Jesse Rosten got our attention with his professional production and video metamorphose showing rapid evolution. The race slider is my favorite display of how some media-makers have turned such serious issues into a game.
Thank you Jezebel for keeping the media on it’s toes. Here’s the latest post from the modern-day feminists’ blog, with their trademark yellow arrows pointing out the digital shrinkage.
Following the massive retouching of Kelly Clarkson for the cover of Self magazine’s Sept. 2009 issue, Stylist.com asked it’s readers “Do you think it’s right for a magazine to shave pounds off celebrities in pictures?”
84% replied “No! Just more unrealistic images for real women to try to live up to.”
13% replied, “Depends on what the celebrity wants. They should have the final say.”
3% only replied, “Yes! Stars should look their best and the technology exists.”
Peter Lindbergh shot supermodels with minimal makeup and no retouching beyond darkroom techniques for Harper’s Bazaar’s September 2009 issue.

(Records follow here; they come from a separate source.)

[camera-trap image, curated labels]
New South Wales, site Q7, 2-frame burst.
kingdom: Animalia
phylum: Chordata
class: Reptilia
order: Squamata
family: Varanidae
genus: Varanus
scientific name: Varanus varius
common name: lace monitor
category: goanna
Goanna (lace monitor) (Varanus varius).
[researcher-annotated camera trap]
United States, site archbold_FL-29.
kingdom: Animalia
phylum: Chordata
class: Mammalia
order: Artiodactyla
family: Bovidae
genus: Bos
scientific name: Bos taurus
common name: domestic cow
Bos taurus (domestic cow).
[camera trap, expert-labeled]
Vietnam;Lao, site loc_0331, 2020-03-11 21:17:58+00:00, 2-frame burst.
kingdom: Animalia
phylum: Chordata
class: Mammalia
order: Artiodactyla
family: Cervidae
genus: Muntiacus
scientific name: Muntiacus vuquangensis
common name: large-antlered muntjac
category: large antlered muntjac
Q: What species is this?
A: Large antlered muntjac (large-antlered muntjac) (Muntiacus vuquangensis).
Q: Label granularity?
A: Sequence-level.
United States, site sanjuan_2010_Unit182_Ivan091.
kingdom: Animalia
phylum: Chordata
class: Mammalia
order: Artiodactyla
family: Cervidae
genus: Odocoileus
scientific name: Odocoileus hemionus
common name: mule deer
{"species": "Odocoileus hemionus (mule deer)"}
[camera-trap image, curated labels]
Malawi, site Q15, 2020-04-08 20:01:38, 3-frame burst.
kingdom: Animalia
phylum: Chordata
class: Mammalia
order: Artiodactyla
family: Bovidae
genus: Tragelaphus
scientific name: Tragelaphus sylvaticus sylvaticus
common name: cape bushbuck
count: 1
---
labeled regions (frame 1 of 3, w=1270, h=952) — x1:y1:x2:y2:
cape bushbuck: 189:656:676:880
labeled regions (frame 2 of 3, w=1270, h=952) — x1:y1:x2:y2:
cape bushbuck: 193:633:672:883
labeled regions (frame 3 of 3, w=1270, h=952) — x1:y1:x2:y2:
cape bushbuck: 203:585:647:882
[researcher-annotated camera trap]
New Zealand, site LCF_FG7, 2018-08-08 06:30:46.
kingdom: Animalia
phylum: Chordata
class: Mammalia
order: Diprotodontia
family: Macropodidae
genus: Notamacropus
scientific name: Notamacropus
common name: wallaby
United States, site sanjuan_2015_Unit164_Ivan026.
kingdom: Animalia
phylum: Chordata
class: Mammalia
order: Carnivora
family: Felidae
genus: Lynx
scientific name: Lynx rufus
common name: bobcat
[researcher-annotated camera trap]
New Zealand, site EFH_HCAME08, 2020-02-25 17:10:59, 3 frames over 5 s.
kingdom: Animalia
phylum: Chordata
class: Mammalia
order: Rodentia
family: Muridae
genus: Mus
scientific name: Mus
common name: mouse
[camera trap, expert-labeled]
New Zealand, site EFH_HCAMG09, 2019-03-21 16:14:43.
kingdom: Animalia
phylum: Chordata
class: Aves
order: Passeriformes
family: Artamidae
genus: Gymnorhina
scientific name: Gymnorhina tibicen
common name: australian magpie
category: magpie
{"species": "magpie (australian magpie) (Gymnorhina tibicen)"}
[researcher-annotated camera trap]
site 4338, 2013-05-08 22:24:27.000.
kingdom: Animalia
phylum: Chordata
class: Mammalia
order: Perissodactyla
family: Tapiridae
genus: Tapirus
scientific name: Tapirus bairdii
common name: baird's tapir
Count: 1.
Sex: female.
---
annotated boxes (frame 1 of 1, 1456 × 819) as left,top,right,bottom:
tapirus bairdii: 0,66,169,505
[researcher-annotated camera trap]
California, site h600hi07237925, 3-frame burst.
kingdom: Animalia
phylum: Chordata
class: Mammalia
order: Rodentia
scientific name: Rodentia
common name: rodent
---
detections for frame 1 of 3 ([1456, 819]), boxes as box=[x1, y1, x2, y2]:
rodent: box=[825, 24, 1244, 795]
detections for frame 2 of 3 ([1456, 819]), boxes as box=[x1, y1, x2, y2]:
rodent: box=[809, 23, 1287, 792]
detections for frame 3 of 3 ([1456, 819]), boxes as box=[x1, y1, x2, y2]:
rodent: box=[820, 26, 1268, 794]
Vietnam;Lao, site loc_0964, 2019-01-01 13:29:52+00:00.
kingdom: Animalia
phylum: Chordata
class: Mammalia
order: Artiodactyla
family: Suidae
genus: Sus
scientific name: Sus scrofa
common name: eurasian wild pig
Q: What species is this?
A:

Crystal Ren was shocked when she saw the final images of herself for FashionForPassion’s 2010 campaign. She explained, “…well, that body doesn’t look like my body. It doesn’t. Having had an eating disorder, I know what that very thin body looks like on me, and it’s not something I find attractive. It’s not something I aspire to…I feel completely confident in my own health because I know I don’t look like that, but even to see it in an image was really disturbing to me.”